── ARTICOLO ──
# 215 – Werner Herzog – IL CREPUSCOLO DEL MONDO (Feltrinelli, 2022, pagg. 114)
Il grande regista tedesco Werner Herzog, Autore di capolavori come “Aguirre, furore di Dio” e “Fitzcarraldo”, ricorda che nel 1997, trovandosi in Giappone per curare la messa in scena di un’opera del compositore Shigeaki Saegusa, chiese e ottenne di incontrare Hiroo Onoda, uno degli ultimi “soldati fantasma” giapponesi, quelle unità isolate dell’esercito nipponico che furono “dimenticate” su sperdute isolette del Pacifico e che continuarono a combattere la Seconda Guerra Mondiale per decenni dopo la sua fine. Un po’ come per certe tribù amazzoniche o africane la Preistoria non è ancora terminata, non possedendo questi popoli neppure un abbozzo di cultura scritta e non avendo praticamente alcun contatto con altri uomini, allo stesso modo per gli zan-ryū Nippon hei (letteralmente “soldati giapponesi lasciati indietro”) la guerra non è mai finita, ed essi hanno continuato vanamente a combatterla, nel caso di Onoda fino al 1974, sospesi in una realtà tutta loro, fatta di solitudine e ossessione.
Arresosi, alla fine, al suo vecchio comandante, recatosi appositamente sull’isola di Lubang, Onoda è diventato una specie di eroe in Patria, ed Herzog ne racconta la storia con affetto e partecipazione, ma senza celarne le ambiguità e le bizzarrie, interessato, come al solito, a capire qualcosa del mondo e degli uomini, del Tempo e della Vita…
Non è male, l’Herzog scrittore! Me ne ero già reso conto leggendo, tanti anni fa, il bellissimo “La conquista dell’inutile”, diario di lavorazione di quel mastodontico, folle film che è “Fitzcarraldo”, nonché un paio di sue sceneggiature che, com’è noto a chi bazzica il mondo del cinema tedesco, non somigliano affatto a sceneggiature classiche, essendo scritte, al contrario, in stile narrativo, come dei racconti. Originalità e bizzarrie di un Autore assoluto, certo, uno di quegli Autori che non scendono mai a compromessi, che girano sempre e solo le cose che hanno voglia di girare, che non accettano diktat e imposizioni produttive e che anzi trasformano spesso le loro produzioni in avventure ai limiti dell’impossibile (è proprio il caso di “Fitzcarraldo”, ma anche di “Aguirre” e di vari altri titoli).
───
── ESTRATTO DATI ──
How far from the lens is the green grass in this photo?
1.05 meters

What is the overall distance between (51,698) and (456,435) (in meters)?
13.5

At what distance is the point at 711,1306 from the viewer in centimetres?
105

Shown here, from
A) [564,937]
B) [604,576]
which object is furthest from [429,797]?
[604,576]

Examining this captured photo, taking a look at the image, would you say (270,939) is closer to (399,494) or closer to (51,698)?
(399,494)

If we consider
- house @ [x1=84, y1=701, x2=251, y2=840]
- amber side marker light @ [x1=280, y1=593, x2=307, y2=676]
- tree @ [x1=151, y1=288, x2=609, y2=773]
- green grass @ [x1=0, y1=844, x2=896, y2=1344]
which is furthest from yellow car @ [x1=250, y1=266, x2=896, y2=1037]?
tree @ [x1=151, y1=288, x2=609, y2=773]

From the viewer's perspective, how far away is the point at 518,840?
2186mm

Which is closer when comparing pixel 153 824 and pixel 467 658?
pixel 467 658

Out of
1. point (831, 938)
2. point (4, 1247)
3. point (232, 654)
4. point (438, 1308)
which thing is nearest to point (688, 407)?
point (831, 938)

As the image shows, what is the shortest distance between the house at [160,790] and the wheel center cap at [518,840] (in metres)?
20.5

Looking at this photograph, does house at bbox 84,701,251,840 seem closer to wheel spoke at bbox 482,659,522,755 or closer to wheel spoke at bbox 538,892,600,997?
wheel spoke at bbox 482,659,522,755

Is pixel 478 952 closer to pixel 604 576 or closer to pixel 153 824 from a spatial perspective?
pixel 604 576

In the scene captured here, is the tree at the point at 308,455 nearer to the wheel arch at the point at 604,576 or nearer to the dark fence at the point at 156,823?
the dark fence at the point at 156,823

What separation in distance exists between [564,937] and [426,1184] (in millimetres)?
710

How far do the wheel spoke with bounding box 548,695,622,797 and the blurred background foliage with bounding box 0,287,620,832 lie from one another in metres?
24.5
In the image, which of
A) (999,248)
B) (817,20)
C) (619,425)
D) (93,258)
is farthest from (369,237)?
───
ESERCIZI
1) Riscrivi in forma di elenco il paragrafo dell'articolo che comincia con "Non è male, l’Herzog scrittore!", conservandone le informazioni principali.
2) Stabilisci se ciascuna affermazione concorda con l'articolo. Rispondi sì o no e cita alla lettera le parole che lo dimostrano.
(a) Herzog incontrò Onoda in Giappone nel 1997.
(b) Dopo la resa, Onoda fu considerato un traditore in patria.
(c) Onoda continuò a combattere fino al 1974.

SOLUZIONI COMPLETE
1)
- Herzog si rivela un buon scrittore.
- Chi scrive lo aveva già notato anni prima leggendo "La conquista dell'inutile", diario di lavorazione di "Fitzcarraldo", e un paio di sue sceneggiature.
- Queste sceneggiature non somigliano a quelle classiche, perché sono scritte in stile narrativo, come dei racconti.
- Herzog è un Autore assoluto che non scende mai a compromessi, gira solo ciò che desidera e rifiuta diktat e imposizioni produttive.
- Spesso trasforma le sue produzioni in avventure ai limiti dell'impossibile, come nel caso di "Fitzcarraldo" e "Aguirre".

2)
(a) Sì: "nel 1997, trovandosi in Giappone per curare la messa in scena di un’opera del compositore Shigeaki Saegusa, chiese e ottenne di incontrare Hiroo Onoda".
(b) No: "Onoda è diventato una specie di eroe in Patria".
(c) Sì: "nel caso di Onoda fino al 1974".